Digitalization, together with climate change, are probably the most important social changes of this century.
Digitalization is deeply changing our world, and local and regional governments, and all public services in general, are an important part of our societies, all over the world. Public services are important because of the workers they employ, and even because they “shape” the entire society.
On the one hand, digitalization can lead to privatization and impoverishment of public services,
within a framework very well described by Shoshana Zuboff in its seminal book “The Age of Surveillance Capitalism”.
On the other hand, technology development and digitalization can cause an enormous
improvement of the quality and quantity of public services. Let’s only think about what AI (Artificial intelligence) could do in every aspect of our daily life if only it was used for public purposes[1].
There’s a struggle going on. The winner will depend also on what we are able to do. We must win, for ourselves and for our children.
Data control, digital divide, digital colonialism, systems of facial recognition, the dangers well presented in the documentary “the social dilemma”, they all are topics that trade unions should deal with, because they concern all workers.
PSI, along with the European trade union of public services (EPSU), has started a “digitalization training”, part of a bigger 3 years project, called “Our Digital Future”, during which trade union leaders will be formed to deal with these new challenges.
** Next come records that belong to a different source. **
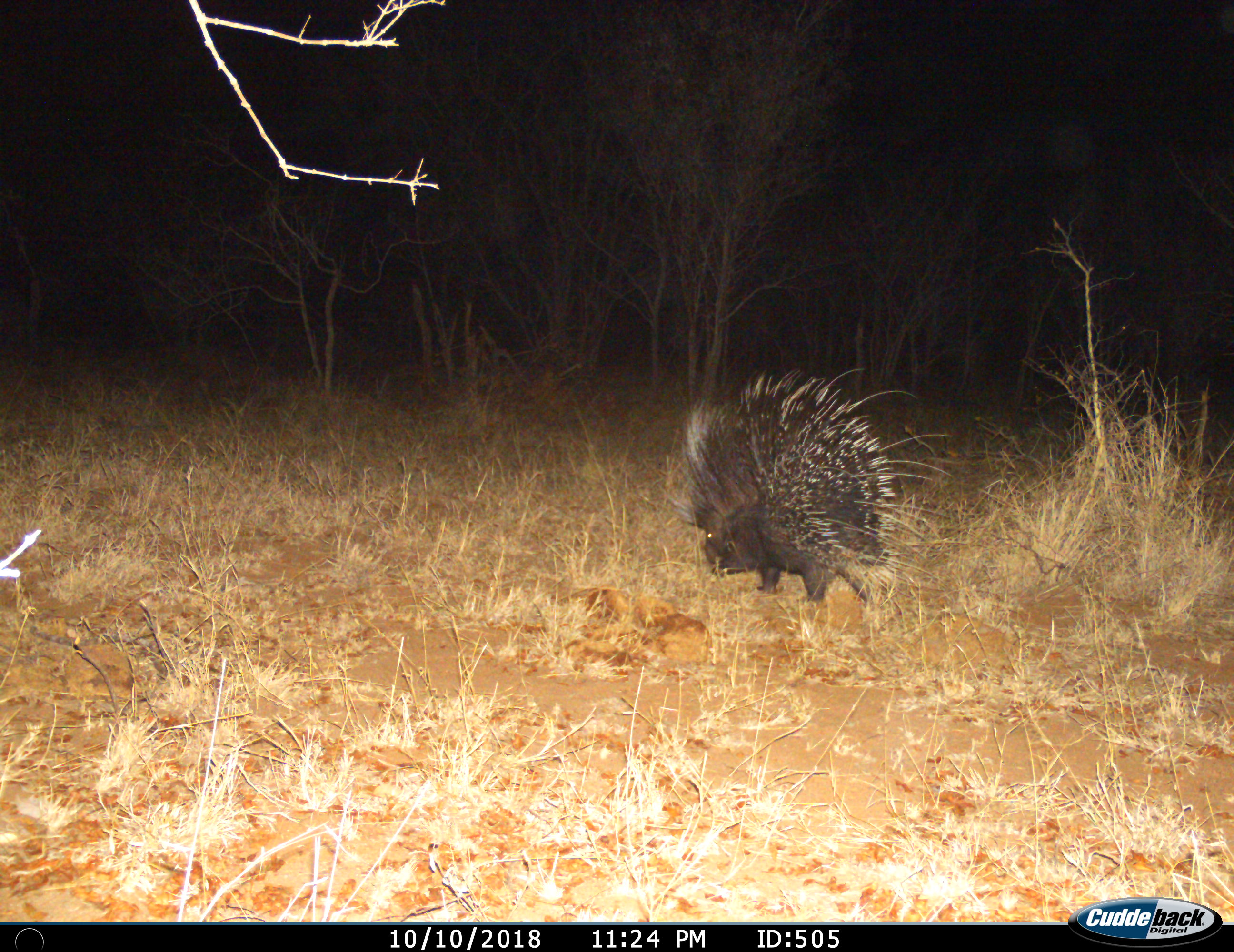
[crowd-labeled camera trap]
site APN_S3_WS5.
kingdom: Animalia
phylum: Chordata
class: Mammalia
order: Rodentia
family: Hystricidae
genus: Hystrix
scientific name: Hystrix cristata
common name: crested porcupine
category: porcupine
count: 1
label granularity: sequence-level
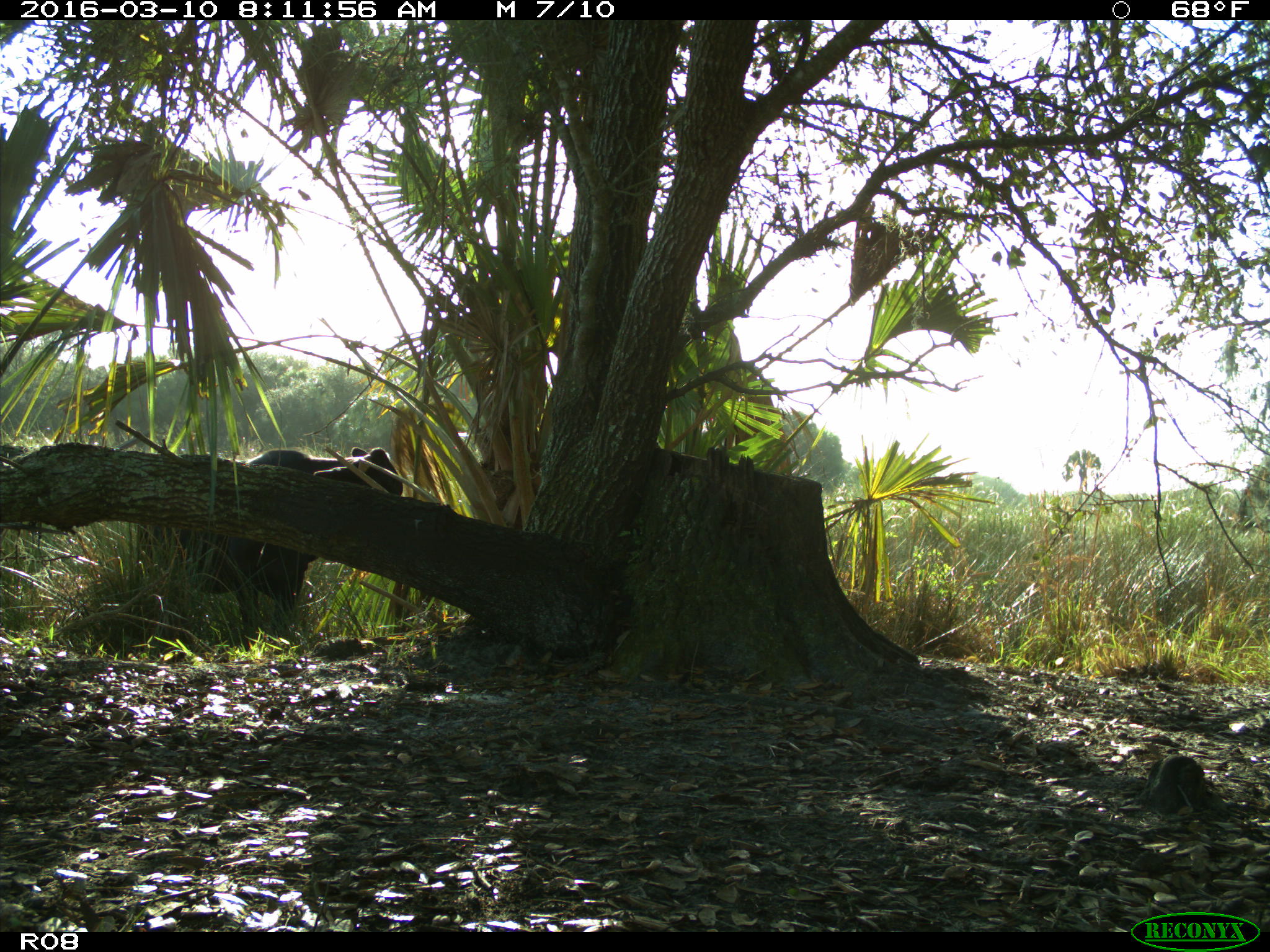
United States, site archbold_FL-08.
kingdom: Animalia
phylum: Chordata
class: Mammalia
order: Artiodactyla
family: Bovidae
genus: Bos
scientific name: Bos taurus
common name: domestic cow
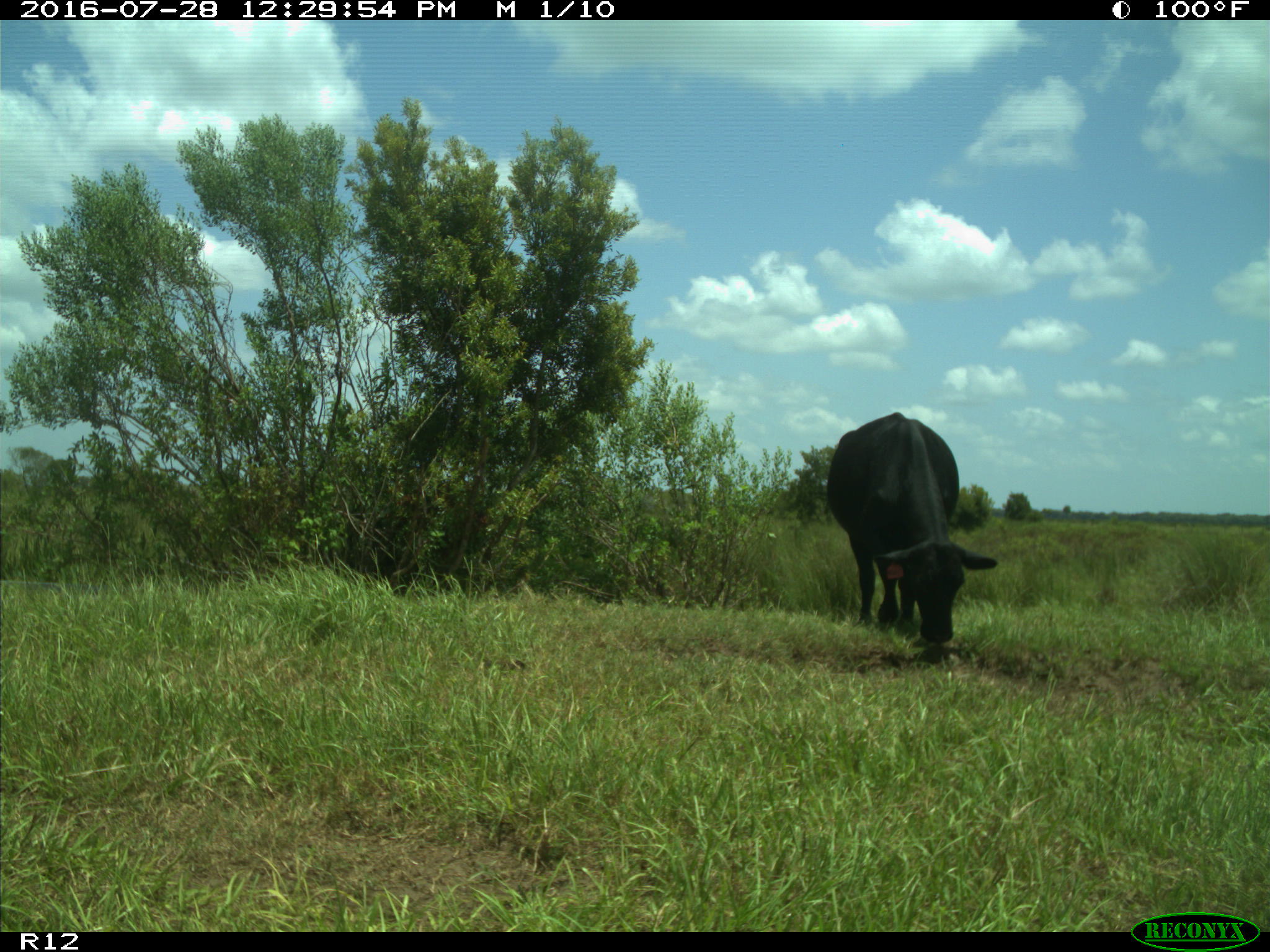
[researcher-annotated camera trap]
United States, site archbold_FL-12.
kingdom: Animalia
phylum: Chordata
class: Mammalia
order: Artiodactyla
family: Bovidae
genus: Bos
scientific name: Bos taurus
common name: domestic cow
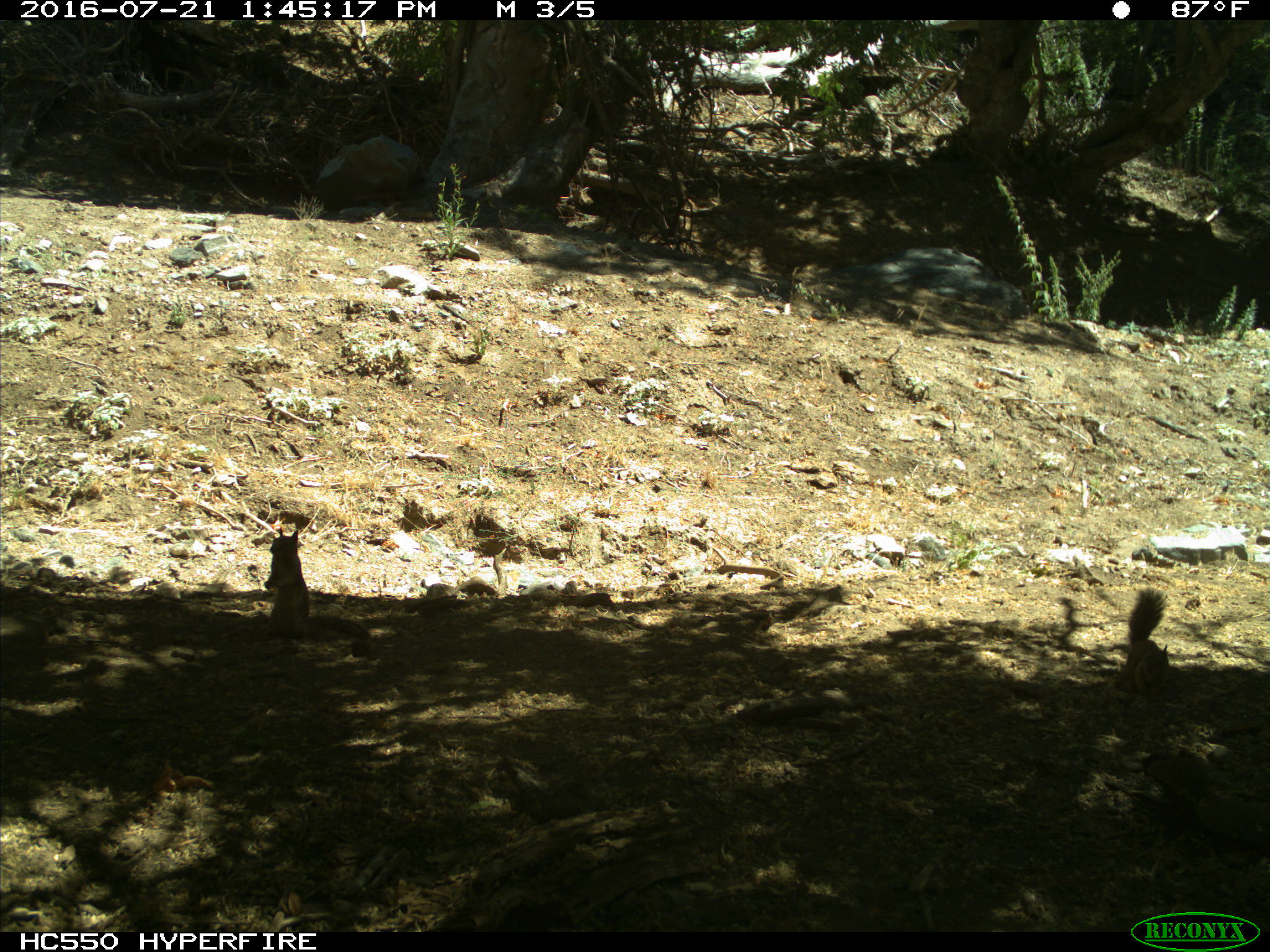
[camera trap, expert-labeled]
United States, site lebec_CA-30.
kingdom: Animalia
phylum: Chordata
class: Mammalia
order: Rodentia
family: Sciuridae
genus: Otospermophilus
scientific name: Otospermophilus beecheyi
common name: california ground squirrel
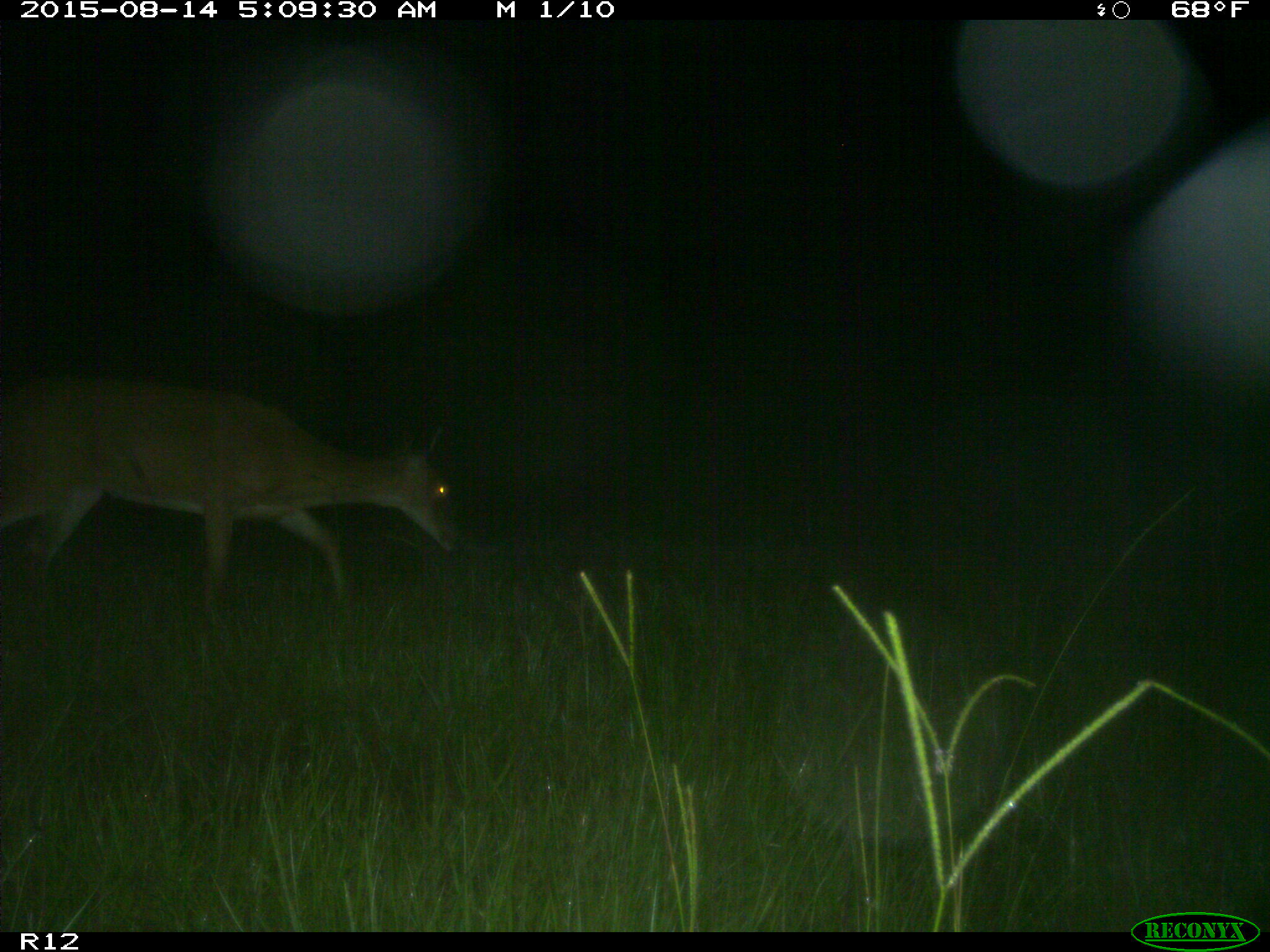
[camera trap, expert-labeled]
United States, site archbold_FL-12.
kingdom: Animalia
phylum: Chordata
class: Mammalia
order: Artiodactyla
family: Cervidae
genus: Odocoileus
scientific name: Odocoileus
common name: deer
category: unidentified deer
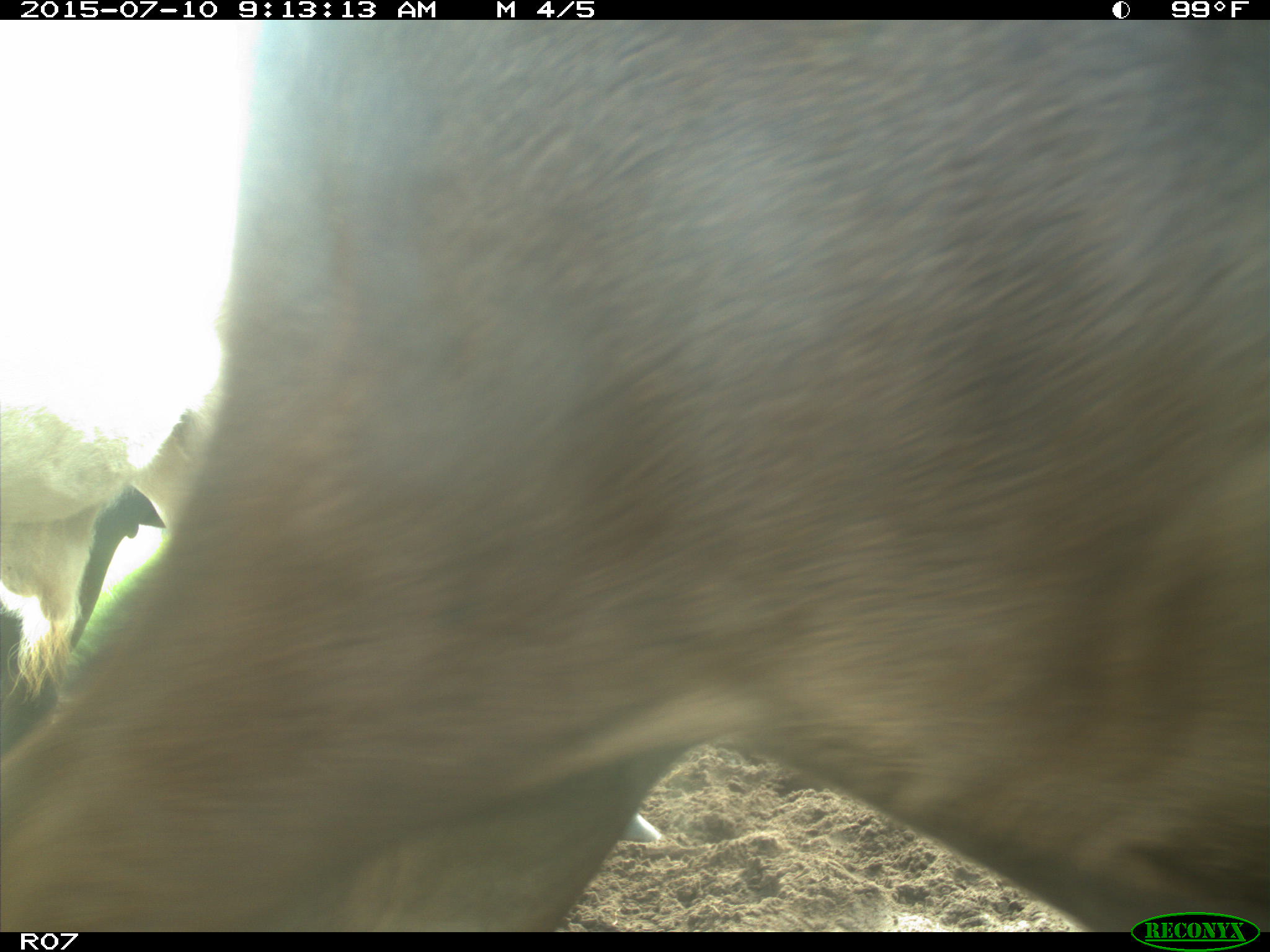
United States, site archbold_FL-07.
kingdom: Animalia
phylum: Chordata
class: Mammalia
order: Artiodactyla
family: Bovidae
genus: Bos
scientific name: Bos taurus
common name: domestic cow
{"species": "Bos taurus (domestic cow)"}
Hopefully, afterwards they will be able to disseminate all the acquired knowledge and the tools at their disposal to every level of their organizations.
Guides, training materials, action plans, examples of best practices, have been prepared and they are at our disposal. A taxonomy has been created, which is indeed quite useful. In fact, inside the word digitalization there is the smart working, the home working, the remote control, the stealing of billions of data that are used by big enterprises to “predict” our behaviors, the right of workers not to share their data, the useful usage of data in the care sector, and many other things.
In Europe, and in Italy, collective bargaining, social collective bargaining, and the general action of the Confederation (CGIL), can do a lot.
Furthermore, in Europe we have GDPR (General Data Protection Regulation), that is Regulation 2016/679 “on the protection of natural persons with regard to the processing of personal data and on the free movement of such data”, which is today considered the best legislative instrument in the world at our disposal to defend ourselves and our data, even if it can be profoundly improved.
We should use in the best way we can the GDPR, and try to go even beyond it. We should govern the way algorithm is formed. It can appear an abstract idea, but this process has very practical effects, which change the life of workers and of citizens in general. For example, today there are AI systems, which are continuously fed by data, that sell the same item in the same moment at different prices, depending on the ZIP code of the person who ask for it.
I would go even further. It is not strictly a goal of a trade union, but like in the XX century, when we started considering a public good something that before was considered a private business (production and distribution of electricity, water), in the XXI century we should discuss about the municipalization or nationalization of big logistic infrastructures, both physical or digital, which are today private. If we don’t do that the formal democracy will be merely a stopgap of a substantial oligarchy.
Meanwhile, every single federation must play a role. As FP CGIL we tried, and at least we succeeded in regulating smart and home working in the last national collective bargaining agreement (CCNL) of the Ministries and National Public Administrations.
[1] If the Soviet Unionhad had had AI, machine learning and predictive algorithms for its planning activities, the world history would have been different? Let’s think how could be used for public purposes platforms like google or amazon. Cfr. Leigh Philips, Michal Rozworski, The People’s Republic of Walmart: Ho the World’s Biggest Corporations are laying down the Foundation for Socialism, Verso Books, 2019.